Thursday, June 19, 2008

The Great Movies: "Broken Blossoms"

Broken Blossoms
D.W. Griffith, 1919.

Let's not mince words. I don't care for silent movies, and I bet you don't either. You don't have to be an especially verbal person to miss dialogue. Having the action constantly interrupted by caption cards, all of which are on the screen long enough to let the very slowest of readers trudge through them, is a pain in the butt. The filmmakers, knowing this, keep the use of the cards to a minimum, but this causes problems too. It means that the actors need to express their communication through over-the-top miming of their emotions, attitudes, and intentions. Humor, where present, is reduced to witless slapstick. It's all very tiresome, for those of us used to the talkies.

But a project is a project, and Broken Blossoms is on the "Great Movies" list. And it is interesting enough, I suppose, from the perspective of the history of film, or of cultural attitudes, or whatever.

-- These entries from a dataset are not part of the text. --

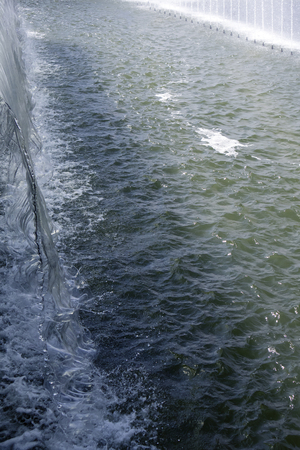 Wide glassy water flow falling down into the spacious fountain reservoirの写真素材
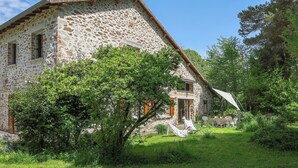 Une maison en pierre avec un toit en pente, un petit porche et un jardin agrémenté d’une table et de chaises.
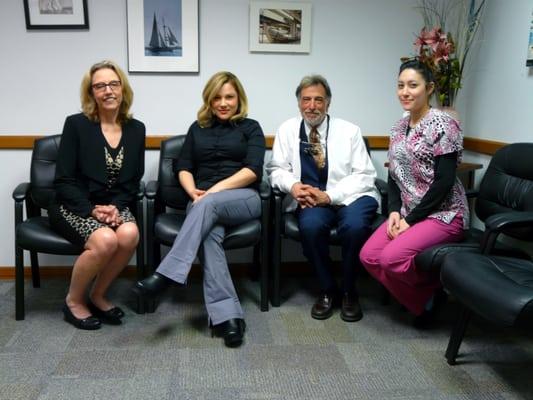 Office manager Daphne, assistant Viviana, Dr. Dave and assistant Clara take a moment to smile for the camera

It is a sanctimonious and melodramatic tale with a heart of gold. Griffith was apparently chagrined by reaction to his Birth of a Nation, a groundbreaking film which had expanded the possibilities of movie-making -- but which had oddly glorified that bizarre amalgamation of campy dress-up and fascist brutality, the Ku Klux Klan. In Broken Blossoms, the hero is a Chinese man who comes to London hoping to spread the message of Buddhism to the West, an unlikely scenario that Griffith seems to be treating with respect and as a serious social critique, not as a gag. It might have worked better as a gag. The film staunchly affirms the equality of all humankind, both by contrasting an Asian hero with Anglo villains and, more bluntly, through preachy captions. Griffith's liberalism apparently did not extend to hiring decisions, however, as all of the Chinese roles are played by white actors.

Plot: A Chinese immigrant in a London slum tries to save a young girl from her abusive father, a thuggish prize fighter.

Dialogue: None. Silent, remember?

Visuals: You can tell that the craft of getting motion pictures on film was well understood by this point in history. The lighting, camera angles, cuts, and so on are all fairly polished and work well together in advancing a narrative. Still, the broad movements and expressions that the actors employ to compensate for the absence of language can't help but seem like hammy overacting today. The bad guy can't just sneer; he has to ooze sneering-ness in a way that no half-blind four year old in the back row of a crowded theater could possibly misunderstand. It gets tiring.

The affection of the lead character to the girl is unambiguously portrayed as romantic adoration. We are clearly meant to see that he is in love with her, albeit in a "pure" sort of way. Yet, he maintains a careful and constant few inches of distance, as Griffith strains to finagle a love story without breaking the then very firm taboo against interracial relationships. What makes a modern viewer more uncomfortable is the distinct edge of pedophilia -- the girl is only supposed to be fifteen years old -- but there's no evidence that the filmmakers gave this issue any thought. Funny how things change.

Prognosis: Of historical interest only.

1 comment:

Anonymous said...

A real dud, true, but if memory serves, it did take the Oscar for voice coaching.